Given problem:
Find every line in the records below that contains the string "edge", and copy each of those lines in full.

Data listing
※
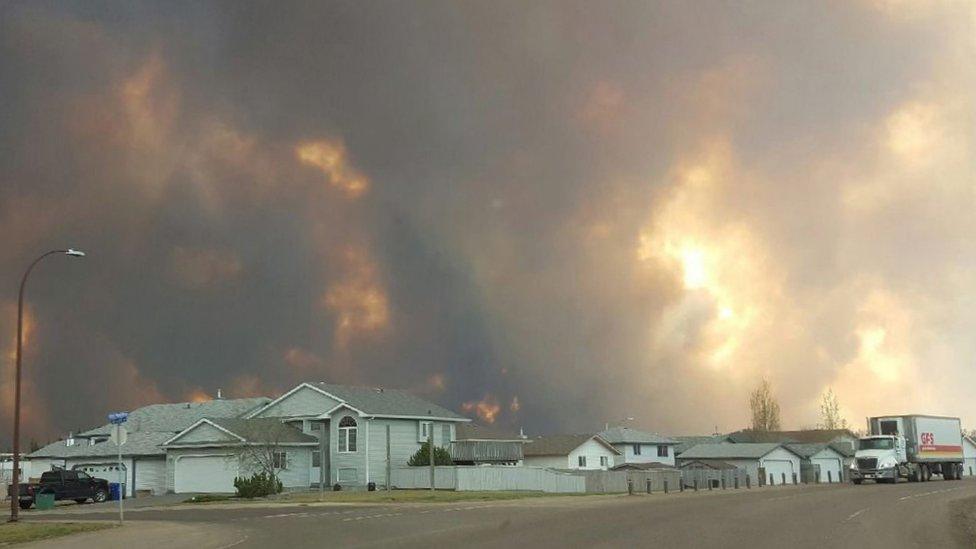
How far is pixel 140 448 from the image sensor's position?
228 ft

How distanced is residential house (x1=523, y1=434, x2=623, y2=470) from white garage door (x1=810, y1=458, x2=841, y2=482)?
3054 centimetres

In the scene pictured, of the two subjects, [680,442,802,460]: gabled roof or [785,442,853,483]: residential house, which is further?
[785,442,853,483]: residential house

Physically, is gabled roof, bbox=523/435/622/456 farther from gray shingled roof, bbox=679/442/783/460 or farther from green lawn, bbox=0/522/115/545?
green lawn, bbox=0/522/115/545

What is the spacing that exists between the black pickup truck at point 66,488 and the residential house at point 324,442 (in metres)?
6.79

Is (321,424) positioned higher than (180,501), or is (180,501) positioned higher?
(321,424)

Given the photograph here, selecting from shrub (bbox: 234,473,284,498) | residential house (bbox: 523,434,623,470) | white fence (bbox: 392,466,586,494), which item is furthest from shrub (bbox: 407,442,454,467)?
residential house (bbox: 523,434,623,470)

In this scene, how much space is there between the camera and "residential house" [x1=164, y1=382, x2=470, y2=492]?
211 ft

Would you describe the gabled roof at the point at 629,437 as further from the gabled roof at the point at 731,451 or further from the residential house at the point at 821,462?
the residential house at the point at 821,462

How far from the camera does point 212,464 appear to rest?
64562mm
※
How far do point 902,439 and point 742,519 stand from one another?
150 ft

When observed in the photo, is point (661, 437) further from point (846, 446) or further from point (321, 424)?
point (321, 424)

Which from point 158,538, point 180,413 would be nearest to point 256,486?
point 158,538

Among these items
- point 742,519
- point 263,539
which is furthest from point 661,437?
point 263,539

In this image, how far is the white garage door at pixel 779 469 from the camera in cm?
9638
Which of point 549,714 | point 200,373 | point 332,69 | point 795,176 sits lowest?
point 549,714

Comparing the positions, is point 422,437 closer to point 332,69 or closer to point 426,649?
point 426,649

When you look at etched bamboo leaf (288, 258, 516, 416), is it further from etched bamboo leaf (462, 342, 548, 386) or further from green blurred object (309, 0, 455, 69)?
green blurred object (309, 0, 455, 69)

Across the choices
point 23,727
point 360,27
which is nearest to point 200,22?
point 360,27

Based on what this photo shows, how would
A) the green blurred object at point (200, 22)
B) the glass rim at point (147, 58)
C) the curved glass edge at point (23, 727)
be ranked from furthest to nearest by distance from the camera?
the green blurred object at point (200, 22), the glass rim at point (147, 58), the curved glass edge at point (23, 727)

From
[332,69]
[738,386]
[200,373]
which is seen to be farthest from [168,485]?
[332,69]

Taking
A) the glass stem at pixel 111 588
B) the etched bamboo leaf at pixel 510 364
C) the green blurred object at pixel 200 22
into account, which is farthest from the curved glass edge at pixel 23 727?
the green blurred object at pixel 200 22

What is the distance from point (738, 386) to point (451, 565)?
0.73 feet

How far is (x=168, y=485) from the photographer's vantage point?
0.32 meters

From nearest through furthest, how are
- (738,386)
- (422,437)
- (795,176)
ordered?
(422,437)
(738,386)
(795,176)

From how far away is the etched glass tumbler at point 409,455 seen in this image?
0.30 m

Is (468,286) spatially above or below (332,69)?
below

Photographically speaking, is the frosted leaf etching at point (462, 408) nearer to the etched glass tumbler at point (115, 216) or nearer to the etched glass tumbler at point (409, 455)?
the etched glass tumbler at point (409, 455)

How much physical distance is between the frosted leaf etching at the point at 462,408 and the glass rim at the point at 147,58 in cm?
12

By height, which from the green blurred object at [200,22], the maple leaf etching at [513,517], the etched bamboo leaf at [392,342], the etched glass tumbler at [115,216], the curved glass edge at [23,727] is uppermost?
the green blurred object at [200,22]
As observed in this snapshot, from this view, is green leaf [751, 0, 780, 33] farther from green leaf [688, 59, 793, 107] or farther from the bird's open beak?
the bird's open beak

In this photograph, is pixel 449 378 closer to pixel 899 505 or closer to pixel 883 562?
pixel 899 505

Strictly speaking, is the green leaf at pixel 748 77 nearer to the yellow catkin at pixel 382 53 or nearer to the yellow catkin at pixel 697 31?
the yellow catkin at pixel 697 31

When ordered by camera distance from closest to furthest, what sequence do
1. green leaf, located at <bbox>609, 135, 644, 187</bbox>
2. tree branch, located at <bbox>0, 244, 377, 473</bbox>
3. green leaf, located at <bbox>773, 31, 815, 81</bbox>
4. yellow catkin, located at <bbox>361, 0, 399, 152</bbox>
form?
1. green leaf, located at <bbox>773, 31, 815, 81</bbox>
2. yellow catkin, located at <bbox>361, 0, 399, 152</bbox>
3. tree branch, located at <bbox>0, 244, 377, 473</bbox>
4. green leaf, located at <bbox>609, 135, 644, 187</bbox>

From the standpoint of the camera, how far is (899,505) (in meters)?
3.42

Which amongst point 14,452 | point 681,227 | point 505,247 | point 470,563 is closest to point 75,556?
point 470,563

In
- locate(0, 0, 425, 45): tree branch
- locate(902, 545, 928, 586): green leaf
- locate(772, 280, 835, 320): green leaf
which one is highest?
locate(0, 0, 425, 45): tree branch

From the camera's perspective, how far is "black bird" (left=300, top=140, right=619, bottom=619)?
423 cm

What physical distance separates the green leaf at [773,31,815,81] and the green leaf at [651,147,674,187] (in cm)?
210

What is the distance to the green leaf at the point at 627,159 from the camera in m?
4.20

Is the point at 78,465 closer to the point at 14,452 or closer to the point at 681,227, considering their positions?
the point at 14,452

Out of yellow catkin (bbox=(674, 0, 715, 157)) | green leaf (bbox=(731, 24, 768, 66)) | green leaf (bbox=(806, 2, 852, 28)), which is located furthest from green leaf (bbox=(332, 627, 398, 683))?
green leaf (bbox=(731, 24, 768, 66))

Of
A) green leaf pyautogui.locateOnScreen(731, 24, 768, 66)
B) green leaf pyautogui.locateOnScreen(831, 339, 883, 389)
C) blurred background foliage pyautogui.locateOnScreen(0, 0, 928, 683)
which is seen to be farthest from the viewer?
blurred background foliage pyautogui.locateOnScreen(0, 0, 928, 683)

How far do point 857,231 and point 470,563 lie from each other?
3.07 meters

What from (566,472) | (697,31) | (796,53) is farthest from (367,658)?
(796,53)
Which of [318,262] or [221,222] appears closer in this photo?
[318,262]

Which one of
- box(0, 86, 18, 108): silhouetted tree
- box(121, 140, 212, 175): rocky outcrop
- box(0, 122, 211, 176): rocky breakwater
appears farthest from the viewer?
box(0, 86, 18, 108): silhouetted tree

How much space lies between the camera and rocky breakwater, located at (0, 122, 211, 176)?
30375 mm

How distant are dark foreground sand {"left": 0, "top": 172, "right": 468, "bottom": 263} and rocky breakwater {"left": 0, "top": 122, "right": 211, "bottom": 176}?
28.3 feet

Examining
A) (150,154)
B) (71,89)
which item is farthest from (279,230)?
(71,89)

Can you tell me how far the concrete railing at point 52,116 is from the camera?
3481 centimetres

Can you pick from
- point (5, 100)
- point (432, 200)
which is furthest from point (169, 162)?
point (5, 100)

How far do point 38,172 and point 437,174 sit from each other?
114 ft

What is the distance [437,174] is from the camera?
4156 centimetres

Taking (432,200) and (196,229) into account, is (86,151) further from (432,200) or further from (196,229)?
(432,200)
※
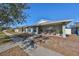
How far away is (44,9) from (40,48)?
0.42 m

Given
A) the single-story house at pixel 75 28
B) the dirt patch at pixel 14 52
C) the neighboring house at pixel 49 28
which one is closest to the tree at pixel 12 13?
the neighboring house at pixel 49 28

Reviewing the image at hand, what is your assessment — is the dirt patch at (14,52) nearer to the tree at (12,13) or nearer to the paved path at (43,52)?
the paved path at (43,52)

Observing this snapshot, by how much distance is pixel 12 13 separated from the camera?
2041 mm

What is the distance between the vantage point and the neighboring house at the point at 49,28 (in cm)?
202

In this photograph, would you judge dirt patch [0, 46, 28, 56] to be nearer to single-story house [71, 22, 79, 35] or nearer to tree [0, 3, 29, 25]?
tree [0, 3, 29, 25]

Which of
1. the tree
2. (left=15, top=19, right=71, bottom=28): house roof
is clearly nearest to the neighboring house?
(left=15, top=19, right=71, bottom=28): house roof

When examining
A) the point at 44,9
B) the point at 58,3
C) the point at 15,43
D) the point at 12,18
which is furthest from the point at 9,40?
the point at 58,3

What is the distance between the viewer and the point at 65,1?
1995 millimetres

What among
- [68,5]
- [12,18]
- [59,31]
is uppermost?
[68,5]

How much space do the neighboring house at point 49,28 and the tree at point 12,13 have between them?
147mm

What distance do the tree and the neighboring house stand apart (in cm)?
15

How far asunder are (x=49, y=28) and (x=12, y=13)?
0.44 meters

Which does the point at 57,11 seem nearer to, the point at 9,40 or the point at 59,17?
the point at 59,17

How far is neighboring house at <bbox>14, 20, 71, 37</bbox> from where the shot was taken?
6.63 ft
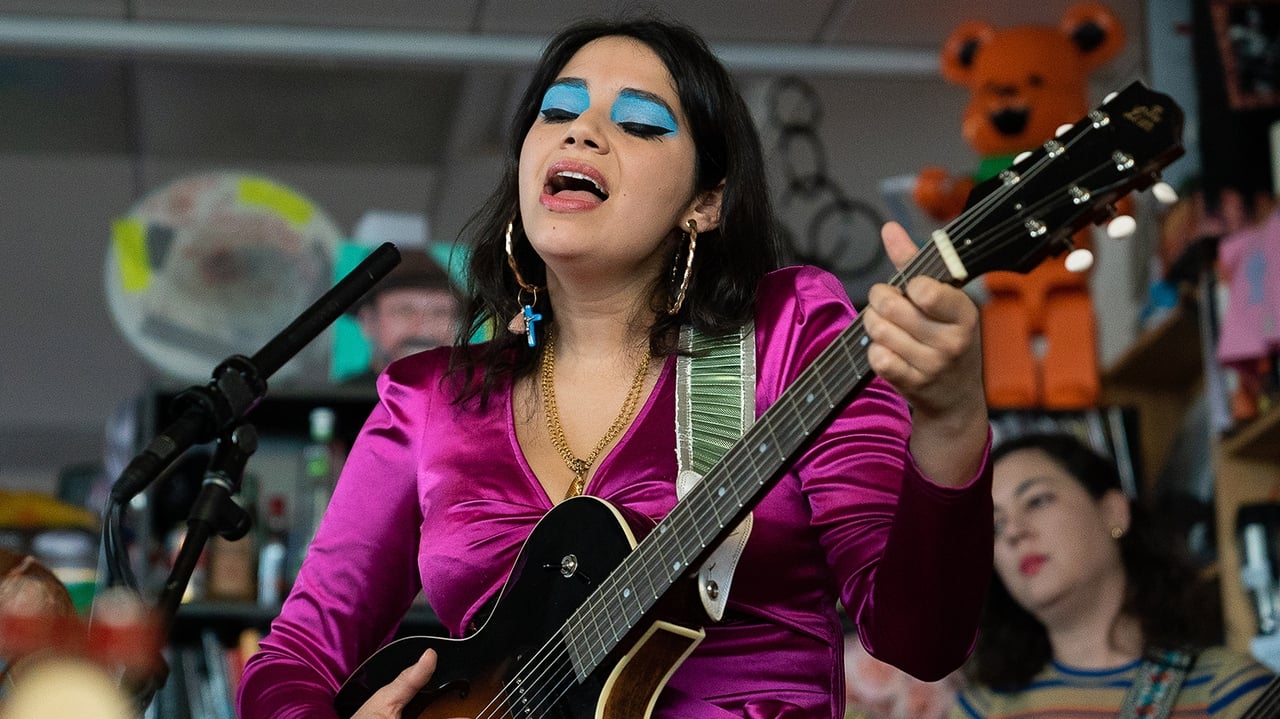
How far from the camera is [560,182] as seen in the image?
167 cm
※
Answer to the task:
C) the curved glass edge at point (23, 727)
the green blurred object at point (200, 22), the glass rim at point (147, 58), the curved glass edge at point (23, 727)
into account, which is farthest from the curved glass edge at pixel 23 727?
By height, which from the green blurred object at [200,22], the maple leaf etching at [513,517], the etched bamboo leaf at [392,342], the etched glass tumbler at [115,216], the curved glass edge at [23,727] is uppermost?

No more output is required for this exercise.